=== UIT TE VOEREN OPDRACHTEN ===
1. Geef uit de tekst over het lezen van de Schrift woordelijk het gedeelte weer dat begint bij "God zelf schrijver, de" en doorloopt tot en met "schade der menschen!".
2. Schrijf het volgende stuk van de tekst over het lezen van de Schrift, aansluitend op de laatste zin die er staat.

=== GEKOZEN FRAGMENT ===
___

Lucas Lindeboom (1845-1933)

Het lezen van de Schrift

Wat zegt de Schrift? Maandblad tot bevordering van het rechte lezen en uitleggen van Gods Woord

onder redactie van L. Lindeboom, Heusden (A. Gezelle Meerburg) 1900
2,17-21 (februari 1900)

a



De Schrift is het eenige boek, dat aanspraak maken kan en aanspraak maakt op de belangstelling van alle menschen. Dit boek bevat de leer der zaligheid. Alleen uit dit boek is de weg Gods, de ware dienst van God, de weg des levens in de landen der dooden, te kennen. Het Woord van God, in haar beschreven, is bestemd, niet alleen gesproken en gehoord, maar ook geschreven en gelezen te worden in de talen van ’s werelds volken.

De heilige menschen Gods, gedreven zijnde door den Heiligen Geest, hebben het Woord Gods gesproken. Eeuwen lang leefde de Kerk bij een niet-geschreven openbaringswoord. Maar God heeft, het eerst door Mozes, het gesproken woord ook doen beschrijven; in alle volgende eeuwen hebben de Profeten, en in den tijd der vervulling de Apostelen, van het hun geopenbaarde al datgene beschreven, wat Gods Geest, die hen onfeilbaar leidde in het spreken èn in het schrijven, noodig en nuttig heeft geacht voor de menschen. De Gereformeerde Belijdenis, Art. 3, zegt dit zoo schoon: „Daarna (na het spreken) heeft God door eene zonderlinge zorg, die Hij voor ons en onze zaligheid draagt, Zijnen knechten, den Profeten en Apostelen, geboden, Zijn geopenbaarde Woord bij geschrift te stellen, en Hijzelf heeft mij Zijnen vinger de twee tafelen der Wet geschreven.”

God zelf schrijver, de schrijver — evenals Hij zelf spreker, de spreker is. Het spreken en het schrijven der menschen — wat zijn het anders dan trekken van het beeld Gods, dan een gelijkenis aan God, naar Wiens beeld en gelijkenis alle menschen in Adam zijn geschapen? Hoe kostelijke krachten en gaven heeft de Schepper den mensch geschonken in de spraak en in het schrift! Dat althans wij, die den Schepper als onzen Vader in Christus belijden, nooit die vermogens, waardoor de mensch verheven is boven |18| alle schepselen der aarde, mochten besteden tot oneer van God en schade der menschen!

___

=== GEGEVEN MATERIAAL ===

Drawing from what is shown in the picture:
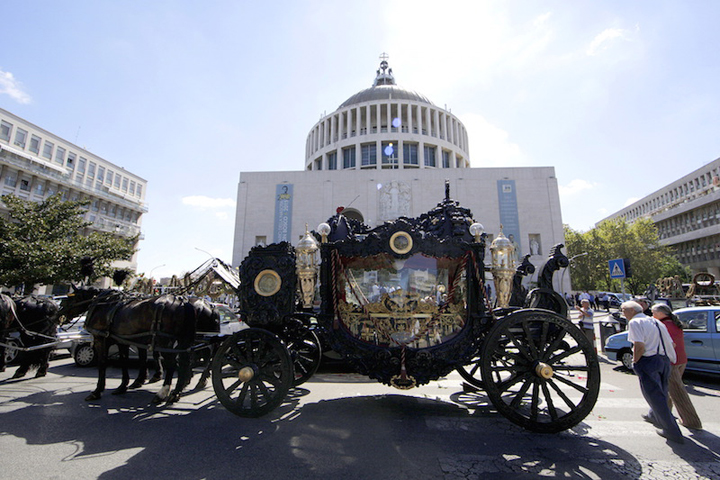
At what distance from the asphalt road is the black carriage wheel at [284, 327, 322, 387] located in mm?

___

=== DEFINITIEVE ANTWOORDEN ===
1.
God zelf schrijver, de schrijver — evenals Hij zelf spreker, de spreker is. Het spreken en het schrijven der menschen — wat zijn het anders dan trekken van het beeld Gods, dan een gelijkenis aan God, naar Wiens beeld en gelijkenis alle menschen in Adam zijn geschapen? Hoe kostelijke krachten en gaven heeft de Schepper den mensch geschonken in de spraak en in het schrift! Dat althans wij, die den Schepper als onzen Vader in Christus belijden, nooit die vermogens, waardoor de mensch verheven is boven |18| alle schepselen der aarde, mochten besteden tot oneer van God en schade der menschen!

2.
Van schrijven tot lezen is de overgang licht. Waarom schrijven wij? Elk kind kan het antwoord geven: opdat het geschrevene ter kennis kunne gebracht worden ook van hen, die het niet zouden kunnen hooren, als het gesproken ware of werde; m.a.w. schrijven heeft ten doel: lezen. Niemand die verstandig is, zal het een of ander schrijven, als hij niet wenscht dat het nu, òf later, door anderen, òf door hem zelven, gelezen worde. Bij spreken past hooren; bij schrijven behoort lezen. Zóó gaat het toe onder de menschen, in allerlei zaken. Spreken en schrijven zijn de middelen, waardoor de menschen elkander hunne gedachten mededeelen; hooren en lezen zijn de middelen om van het medegedeelde kennis te nemen en het in zich op te nemen. Al naar die van buiten komende gedachten en gevoelens bij ons instemming òf tegenstand ontmoeten, zal de uitwerking van dat hooren en lezen zijn. Invloed oefent elk gehoord en elk gelezen woord op U, ook als gij zelf dat niet bemerkt. En van hooren en lezen komt weer spreken en schrijven. Wie beschrijft den invloed, de macht, ten kwade, maar ook ten goede, van het woord: het woord der lippen en het woord der pen? Die macht is grooter dan van sterkgewapende legerscharen.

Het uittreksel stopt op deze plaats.